另外，这篇Paper长达48页，所以这里这会总结改进方案的基本原理以及能获取到的好处，和存在的缺点，不具体讨论细节。 Linux内核基本的Block IO处理示意图:

optimizing-io-iopath

0x02 目前存在的问题

这些问题是针对高速存储硬件而言的，对于一些较低速的硬件如HHD，可能就不是问题。

High Software Latency 高软件延时

来源：

中断，目前一般使用中断的方式通知IO相关操作的消息；
Delayed Execution，延迟执行，对HHD中的常见优化；

Low Random Throughput，低随机操作的带宽

来源：

Narrow Device I/O Interface，狭隘的设备IO接口，只留出的操作的余地很小；
Disk-Oriented Configuration，主要是面向HHD的一些设计，比如CFQ IO调度器，粗粒度的timer，预读确实高成本；

0x03 优化的基本的方法和性能相关值的度量

对于优化基本的方向就是两个：

Reducing per-request latency，减少每个请求的延时；
Amortizing per-request latency，平摊延时；

性能相关的值：

Device bandwidth，设备带宽，这个是有设备本身决定的；
Application throughput，应用带宽，应用能使用的带宽；
Hardware latency，硬件延时，这个也是由设备本身决定的；
Software latency，软件延时，从发出IO请求到得到IO请求完成通知的时间。

优化的6个基本阶段:

The optimizations are summarized in the following:
O1. using polling instead of interrupts;
O2. establishing a synchronous I/O path;
O3. dispatching discontiguous requests through an extended I/O interface;
O4. adjusting block I/O subsystem configurations to an SSD;
O5. avoiding harmful block prefetching; and
O6. using double buffering for I/O requests.

下面就是讨论了一些具体的方法，这里是从一个方法出发解决现有的问题，但方法本身也带来了额外的问题，然后提出改进策略，直到达到一个较好的结果。

0x04 SyncPath: Designing a Synchronous I/O Path

SyncPath设计为block layer的一个子系统，对应优化方法中的O1 O2。分为这些步骤处理IO请求:

预先为数据传输准备DMA缓冲区；
请求设备的互斥锁；
初始化DMA传输，然后轮询请求完全情况；
完成请求之后释放资源；
通知用户进程IO请求完成；

这里直接就绕开了现在处理方式。对于提高随机读写和顺序读以及随机的混合操作有正向的效果，对于顺序写由反向的效果。

O1 and O2 directly lead to performance improvement under several workloads. SyncPath attains a 1.58 ∼ 2.47 times improvement over SCSI INTR under the random read, the random write, and the random mixed workload.
...
On the contrary, the sequential write throughput drops from 479MB/s to 309MB/s, reaching the random write throughput. As SyncPath cannot take advantage of an I/O scheduler to merge contiguous write requests, the sequential write workload is handled in the same way as the random write workload.

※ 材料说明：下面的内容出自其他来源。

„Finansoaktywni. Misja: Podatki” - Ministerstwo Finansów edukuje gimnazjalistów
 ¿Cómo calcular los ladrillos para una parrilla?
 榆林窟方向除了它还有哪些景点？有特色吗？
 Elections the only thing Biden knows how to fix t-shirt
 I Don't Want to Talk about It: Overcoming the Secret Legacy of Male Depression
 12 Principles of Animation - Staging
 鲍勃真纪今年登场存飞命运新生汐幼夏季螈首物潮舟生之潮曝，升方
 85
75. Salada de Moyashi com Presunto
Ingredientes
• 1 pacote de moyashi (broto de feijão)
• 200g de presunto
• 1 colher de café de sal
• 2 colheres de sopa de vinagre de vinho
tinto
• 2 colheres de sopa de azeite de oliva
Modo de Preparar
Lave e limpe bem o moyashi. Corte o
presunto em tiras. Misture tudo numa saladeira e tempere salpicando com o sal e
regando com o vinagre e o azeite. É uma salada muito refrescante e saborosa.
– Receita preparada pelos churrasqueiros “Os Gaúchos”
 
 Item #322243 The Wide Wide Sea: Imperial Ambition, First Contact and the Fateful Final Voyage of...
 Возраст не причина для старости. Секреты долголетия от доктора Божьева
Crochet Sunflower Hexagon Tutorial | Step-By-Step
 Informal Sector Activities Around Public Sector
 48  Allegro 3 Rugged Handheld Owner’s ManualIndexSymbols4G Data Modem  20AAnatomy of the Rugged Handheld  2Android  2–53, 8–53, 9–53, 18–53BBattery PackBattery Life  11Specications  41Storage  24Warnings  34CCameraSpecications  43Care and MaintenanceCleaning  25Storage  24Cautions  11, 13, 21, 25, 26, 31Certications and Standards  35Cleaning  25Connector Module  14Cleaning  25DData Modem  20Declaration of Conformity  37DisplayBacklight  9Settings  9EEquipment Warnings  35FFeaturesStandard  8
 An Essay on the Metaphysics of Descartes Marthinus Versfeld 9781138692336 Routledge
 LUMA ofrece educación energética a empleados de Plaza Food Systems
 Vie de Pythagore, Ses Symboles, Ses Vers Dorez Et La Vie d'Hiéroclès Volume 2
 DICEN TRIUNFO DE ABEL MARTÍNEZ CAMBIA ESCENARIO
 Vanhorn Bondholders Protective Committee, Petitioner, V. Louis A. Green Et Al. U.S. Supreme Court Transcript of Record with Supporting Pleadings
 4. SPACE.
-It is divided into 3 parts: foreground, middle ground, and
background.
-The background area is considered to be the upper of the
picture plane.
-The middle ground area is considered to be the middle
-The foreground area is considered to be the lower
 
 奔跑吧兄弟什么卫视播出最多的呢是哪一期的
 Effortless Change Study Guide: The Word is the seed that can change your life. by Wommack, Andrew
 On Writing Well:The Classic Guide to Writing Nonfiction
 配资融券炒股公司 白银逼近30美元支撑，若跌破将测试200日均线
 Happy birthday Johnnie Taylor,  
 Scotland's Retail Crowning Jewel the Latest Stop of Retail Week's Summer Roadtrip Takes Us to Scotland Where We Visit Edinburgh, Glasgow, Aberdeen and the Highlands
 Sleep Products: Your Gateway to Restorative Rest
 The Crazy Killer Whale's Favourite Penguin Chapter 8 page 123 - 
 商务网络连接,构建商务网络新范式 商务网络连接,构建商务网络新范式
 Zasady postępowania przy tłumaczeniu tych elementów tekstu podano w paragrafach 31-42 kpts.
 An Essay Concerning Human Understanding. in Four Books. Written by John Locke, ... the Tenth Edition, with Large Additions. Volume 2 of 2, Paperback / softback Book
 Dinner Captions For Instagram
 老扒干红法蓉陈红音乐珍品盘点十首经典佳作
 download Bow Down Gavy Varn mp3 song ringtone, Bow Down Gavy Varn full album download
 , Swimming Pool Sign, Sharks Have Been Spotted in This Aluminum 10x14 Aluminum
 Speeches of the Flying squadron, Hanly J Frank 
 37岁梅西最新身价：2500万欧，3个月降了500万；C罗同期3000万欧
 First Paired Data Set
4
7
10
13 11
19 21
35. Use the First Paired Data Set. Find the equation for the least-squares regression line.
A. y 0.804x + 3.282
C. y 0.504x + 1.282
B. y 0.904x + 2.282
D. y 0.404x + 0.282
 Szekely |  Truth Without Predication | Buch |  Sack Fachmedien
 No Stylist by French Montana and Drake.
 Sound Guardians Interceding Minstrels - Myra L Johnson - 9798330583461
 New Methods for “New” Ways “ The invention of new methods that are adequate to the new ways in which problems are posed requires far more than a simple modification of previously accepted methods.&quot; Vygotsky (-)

0x05 Extending Device I/O Interface

SyncPath中表现出了没有合并写请求对顺序写性能的影响。现在Scatter-gather DMA I/O是一种常见的优化方式，这里提出了一种新的device IO接口，Scatter-Scatter I/O (SSIO) Interface。用于将不连续的主机内存里面的数据写入到存储设备不连续的段里面，反之同理。这利用了SSD内部的并行特性，给合并IO请求提供了额外的机会。这种方式也要求对DMA做出一些改进。

 The DMA engine of the DRAM-based SSD is customized accordingly by using a set of descriptors for an I/O request. A request descriptor represents a single mapping of {host memory segment, storage address segment, data size}. The Block Control Table (BCT) maintains 1,024 request descriptors, implying that the block I/O subsystem can dispatch up to 1,024 I/O requests at a time through the SSIO interface.

0x06 STM: Synchronously Merging Discontiguous I/O Requests

SSIO利用的是SSD的性能特点，不同于现在的Spatial Merge在空间的局部性上做合并操作，SSIO是在在时间上的局部性做合并的操作。这里就定义了Temporal Merge，即在一个时间窗口内的操作被合并到一起。利用这个特点，这里就实现了Synchronous Temporal Merge。

Figure 7 depicts the difference between Spatial Merge and Temporal Merge. When 5 contiguous and 3 discontiguous I/O requests enter the block I/O subsystem, Spatial Merge would combine them into one large I/O request and three small I/O requests, while Temporal Merge would build one I/O request with 8 request descriptors.

optimizeing-blk-tm

Synchronous Temporal Merge基于上面的O1 O2和O3。当一些IO请求并发地到达的时候，其中的一个被挑选为Winner，其它的请求则跟随Winner的操作路径。步骤如下：

(1) Choose a Winner among the CPU contexts by using an atomic operation.  

(2) (Losers) Add an I/O request to the Winner’s queue and sleep in a task queue. 

(3) (Winner) Perform Temporal Merge on the I/O requests in the queue. 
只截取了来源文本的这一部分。